• _Tâches à réaliser_
(1) Résumez l'intervention de Bernard Rolland en deux phrases.
(2) Citez mot pour mot l'intervention de Bernard Rolland, en commençant par « Bernard Rolland, ingénieur » et en poursuivant jusqu'à « intrants de synthèse. ».
═══ Texte fourni ═══
Intervention de Bernard Rolland

Réunion du jeudi 18 mars 2021 à 9h00
Office parlementaire d'évaluation des choix scientifiques et technologiques

Bernard Rolland, ingénieur de recherche INRAE :

Je suis sélectionneur de blé tendre d'hiver à l'INRAE de Rennes pour des systèmes de culture économes en intrants chimiques, dont l'agriculture biologique. Je suis né dans une toute petite ferme de la pointe du Finistère. Nous allons vous présenter un ensemble de nouvelles approches autres que les NBT. Elles permettent de répondre aux enjeux des changements globaux et à la réduction des intrants de synthèse.

Pendant quarante ans de modernisation d'une agriculture portée par la mécanisation et la chimie, les choses étaient simples. Le plus, c'était le mieux, dans des itinéraires techniques de plus en plus artificialisés. Répondre à la demande, c'était augmenter les quantités produites par hectare et par animal. L'amélioration des plantes y a apporté une contribution majeure. Après des années de débat, le constat d'échec d'un modèle productiviste arrivé à sa limite est désormais partagé, notamment dans le plan stratégique INRAE 2030.

En effet, nous sommes dans le rouge dans tous les domaines : de la biodiversité perdue au renouvellement en panne des générations d'agricultrices et d'agriculteurs. Les productions végétales ont une part de responsabilité dans les émissions de gaz à effet de serre qui accélèrent le changement climatique. Les solutions techniques du XXe siècle vont-elles répondre aux attentes pressantes du XXIe ? La question se pose aux généticiens et sélectionneurs.

C'est la question des voies à explorer pour y répondre, alors que le temps ne joue plus pour nous. Le Grenelle de l'environnement n'a pas été suivi d'actes et quinze années ont été gâchées. Le temps presse. Les différentes prospectives (Agrimonde, Afterres) interrogent dans leur scénario le degré de sortie partielle ou totale des intrants chimiques. Pour assurer sa durabilité, l'agriculture va devoir se diversifier et s'accorder avec les potentialités des milieux avec beaucoup moins d'intrants.

En effet, les interactions génotype/environnement, en partie lissées par les apports d'engrais et de pesticides, vont se démultiplier. Comment l'amélioration des plantes va-t-elle apporter sa contribution à ce défi ? Comment interagir avec les agronomes pour arbitrer les caractères à privilégier ? Ainsi, réintroduire des rotations plus longues ou réduire la fertilisation azotée dispensera d'un fastidieux travail d'amélioration de la résistance vis-à-vis de telle maladie ou de tel insecte.
═══ Données présentées ═══
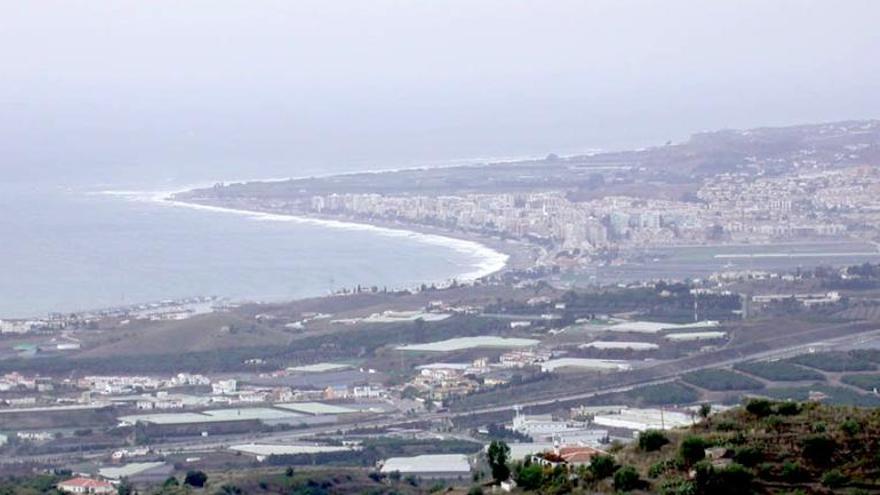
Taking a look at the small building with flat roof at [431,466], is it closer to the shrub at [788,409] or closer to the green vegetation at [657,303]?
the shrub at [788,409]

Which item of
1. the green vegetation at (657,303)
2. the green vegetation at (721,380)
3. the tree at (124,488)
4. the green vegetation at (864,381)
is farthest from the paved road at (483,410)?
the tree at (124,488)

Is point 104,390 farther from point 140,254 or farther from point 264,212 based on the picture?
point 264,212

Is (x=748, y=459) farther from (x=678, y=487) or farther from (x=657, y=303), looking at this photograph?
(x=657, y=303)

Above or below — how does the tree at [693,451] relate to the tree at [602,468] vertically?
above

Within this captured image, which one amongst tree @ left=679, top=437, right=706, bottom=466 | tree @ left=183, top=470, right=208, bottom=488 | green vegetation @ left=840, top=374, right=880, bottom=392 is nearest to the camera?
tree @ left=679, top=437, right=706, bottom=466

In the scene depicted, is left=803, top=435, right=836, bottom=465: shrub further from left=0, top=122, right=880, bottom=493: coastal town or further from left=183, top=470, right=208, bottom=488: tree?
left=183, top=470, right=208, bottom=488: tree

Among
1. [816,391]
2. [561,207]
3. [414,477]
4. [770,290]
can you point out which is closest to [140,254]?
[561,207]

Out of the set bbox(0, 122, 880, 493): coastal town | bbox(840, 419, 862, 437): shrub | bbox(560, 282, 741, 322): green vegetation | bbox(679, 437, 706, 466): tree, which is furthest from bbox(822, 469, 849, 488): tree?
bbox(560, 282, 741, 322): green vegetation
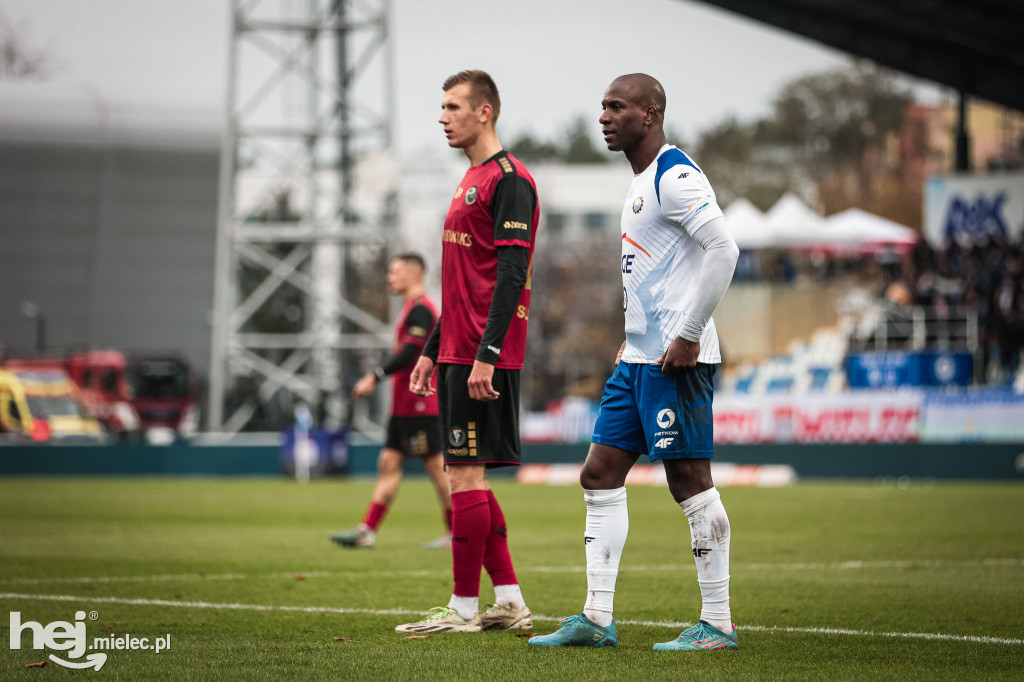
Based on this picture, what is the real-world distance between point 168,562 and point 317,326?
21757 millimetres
═══
═══ Données présentées ═══
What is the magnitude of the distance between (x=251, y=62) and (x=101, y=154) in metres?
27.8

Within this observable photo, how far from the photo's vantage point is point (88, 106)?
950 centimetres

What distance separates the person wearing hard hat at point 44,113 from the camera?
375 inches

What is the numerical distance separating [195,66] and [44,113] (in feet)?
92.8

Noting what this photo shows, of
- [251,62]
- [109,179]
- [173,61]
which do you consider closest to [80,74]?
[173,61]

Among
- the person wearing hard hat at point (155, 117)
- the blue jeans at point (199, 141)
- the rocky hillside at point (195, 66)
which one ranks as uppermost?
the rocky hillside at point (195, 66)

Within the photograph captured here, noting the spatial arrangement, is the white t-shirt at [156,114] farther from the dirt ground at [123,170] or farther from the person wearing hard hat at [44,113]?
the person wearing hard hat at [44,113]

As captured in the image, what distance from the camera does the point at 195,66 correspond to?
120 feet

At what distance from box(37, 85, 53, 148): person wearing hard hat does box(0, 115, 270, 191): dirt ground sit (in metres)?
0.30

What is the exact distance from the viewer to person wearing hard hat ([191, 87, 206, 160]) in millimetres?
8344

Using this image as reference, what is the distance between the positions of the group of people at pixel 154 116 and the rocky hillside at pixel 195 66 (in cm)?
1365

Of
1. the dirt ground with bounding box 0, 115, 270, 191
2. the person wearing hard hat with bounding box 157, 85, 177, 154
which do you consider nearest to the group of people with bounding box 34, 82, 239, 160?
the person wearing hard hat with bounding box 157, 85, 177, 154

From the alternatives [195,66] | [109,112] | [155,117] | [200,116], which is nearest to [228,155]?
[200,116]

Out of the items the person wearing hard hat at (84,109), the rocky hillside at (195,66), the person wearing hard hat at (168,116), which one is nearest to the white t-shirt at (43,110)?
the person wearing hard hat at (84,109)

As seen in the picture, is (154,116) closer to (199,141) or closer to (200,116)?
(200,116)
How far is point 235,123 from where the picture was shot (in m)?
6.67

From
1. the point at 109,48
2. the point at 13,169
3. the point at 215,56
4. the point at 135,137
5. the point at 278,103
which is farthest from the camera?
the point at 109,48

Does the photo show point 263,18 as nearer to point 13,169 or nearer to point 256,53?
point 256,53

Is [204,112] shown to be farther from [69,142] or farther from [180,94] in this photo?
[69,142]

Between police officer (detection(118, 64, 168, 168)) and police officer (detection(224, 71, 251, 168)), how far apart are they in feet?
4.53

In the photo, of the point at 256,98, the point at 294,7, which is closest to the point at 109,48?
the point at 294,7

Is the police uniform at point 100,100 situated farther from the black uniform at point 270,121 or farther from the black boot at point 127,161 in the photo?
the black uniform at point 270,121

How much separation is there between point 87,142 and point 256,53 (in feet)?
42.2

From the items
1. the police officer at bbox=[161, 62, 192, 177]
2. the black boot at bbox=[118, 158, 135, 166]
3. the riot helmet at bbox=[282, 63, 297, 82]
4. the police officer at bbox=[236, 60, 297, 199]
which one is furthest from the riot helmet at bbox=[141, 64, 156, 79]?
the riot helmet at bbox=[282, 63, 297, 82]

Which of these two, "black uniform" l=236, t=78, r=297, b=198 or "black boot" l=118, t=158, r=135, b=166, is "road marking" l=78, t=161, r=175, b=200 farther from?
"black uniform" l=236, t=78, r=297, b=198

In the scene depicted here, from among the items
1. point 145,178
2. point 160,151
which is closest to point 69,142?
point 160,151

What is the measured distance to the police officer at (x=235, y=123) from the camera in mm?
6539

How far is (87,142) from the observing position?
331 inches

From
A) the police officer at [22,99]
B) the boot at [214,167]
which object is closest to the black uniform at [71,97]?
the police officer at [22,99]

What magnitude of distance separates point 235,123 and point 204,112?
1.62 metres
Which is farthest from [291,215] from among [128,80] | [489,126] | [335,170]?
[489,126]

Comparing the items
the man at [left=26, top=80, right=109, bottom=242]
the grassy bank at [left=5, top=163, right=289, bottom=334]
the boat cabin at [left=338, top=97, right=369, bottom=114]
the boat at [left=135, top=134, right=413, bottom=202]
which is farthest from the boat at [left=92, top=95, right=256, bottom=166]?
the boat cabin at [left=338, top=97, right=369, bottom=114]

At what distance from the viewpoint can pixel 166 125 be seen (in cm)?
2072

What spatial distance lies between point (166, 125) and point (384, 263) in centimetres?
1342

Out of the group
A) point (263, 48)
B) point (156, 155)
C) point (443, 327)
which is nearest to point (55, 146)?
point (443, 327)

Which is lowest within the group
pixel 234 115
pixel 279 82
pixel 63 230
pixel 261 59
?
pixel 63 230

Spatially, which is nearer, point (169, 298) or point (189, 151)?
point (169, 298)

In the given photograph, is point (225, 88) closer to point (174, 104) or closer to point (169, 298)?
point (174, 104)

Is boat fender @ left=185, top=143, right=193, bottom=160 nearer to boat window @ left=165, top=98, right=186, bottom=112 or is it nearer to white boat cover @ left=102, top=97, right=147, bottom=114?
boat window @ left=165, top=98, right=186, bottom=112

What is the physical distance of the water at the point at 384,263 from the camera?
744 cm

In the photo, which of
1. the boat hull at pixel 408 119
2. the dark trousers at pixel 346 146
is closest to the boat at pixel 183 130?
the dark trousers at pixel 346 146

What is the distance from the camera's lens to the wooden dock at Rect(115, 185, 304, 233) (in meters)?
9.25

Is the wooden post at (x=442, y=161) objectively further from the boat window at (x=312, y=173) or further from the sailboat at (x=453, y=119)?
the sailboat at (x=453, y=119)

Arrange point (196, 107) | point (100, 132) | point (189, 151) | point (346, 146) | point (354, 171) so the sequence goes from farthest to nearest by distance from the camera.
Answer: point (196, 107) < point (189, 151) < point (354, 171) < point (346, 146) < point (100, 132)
═══
• _Corrigé des exercices_
(1) Bernard Rolland, sélectionneur de blé tendre d'hiver à l'INRAE de Rennes, présente de nouvelles approches autres que les NBT pour répondre aux changements globaux et réduire les intrants de synthèse. Selon lui, le modèle productiviste a atteint sa limite, et l'agriculture devra se diversifier avec beaucoup moins d'intrants, ce qui oblige généticiens et sélectionneurs à repenser leur contribution.

(2)
Bernard Rolland, ingénieur de recherche INRAE :

Je suis sélectionneur de blé tendre d'hiver à l'INRAE de Rennes pour des systèmes de culture économes en intrants chimiques, dont l'agriculture biologique. Je suis né dans une toute petite ferme de la pointe du Finistère. Nous allons vous présenter un ensemble de nouvelles approches autres que les NBT. Elles permettent de répondre aux enjeux des changements globaux et à la réduction des intrants de synthèse.